**DOCUMENT SEGMENT**
======

The questions will be available at section-questions.py(e.g. 1-basics-questions.py ) and solutions will be at section-solutions.py (e.g. 1-basics-solutions.py ).

Each section also includes extras; I recommend reviewing all the workbooks and returning to the extras part.

Python basics

Type in the code vs copy-pasting it.

Workbook: Basics

Let’s go over some basics of the Python language:

  1. Variables: A storage location identified by its name, containing some value.

  2. Operations: We can do any operation (arithmetic for numbers, string transformation for text) on variables

  3. Data Structures: They are ways of representing data. Each has its own pros and cons and places where it is the right fit. 3.1. List: A collection of elements that can be accessed by knowing the element’s location (aka index). Lists retain the order of elements in them.

    3.2. Dictionary: A collection of key-value pairs where each key is mapped to a value using a hash function. The dictionary provides fast data retrieval based on keys.

    3.3. Set: A collection of unique elements that do not allow duplicates.

======

**DATASET EXTRACT**

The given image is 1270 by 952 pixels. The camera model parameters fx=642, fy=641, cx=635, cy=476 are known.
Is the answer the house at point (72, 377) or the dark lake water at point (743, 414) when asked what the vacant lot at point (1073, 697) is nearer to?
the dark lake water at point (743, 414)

======

**TASKS**
1. Please return the passage of the Python basics text between "3. Data Structures: They" and "based on keys.", inclusive.
2. Answer these questions from the Python basics text:
(a) What example file name is given for the solutions?
(b) What does the dictionary provide based on keys?
(c) What does a set not allow?

**EXPECTED OUTPUTS**
1.
3. Data Structures: They are ways of representing data. Each has its own pros and cons and places where it is the right fit. 3.1. List: A collection of elements that can be accessed by knowing the element’s location (aka index). Lists retain the order of elements in them.

    3.2. Dictionary: A collection of key-value pairs where each key is mapped to a value using a hash function. The dictionary provides fast data retrieval based on keys.

2.
(a) 1-basics-solutions.py
(b) Fast data retrieval
(c) Duplicates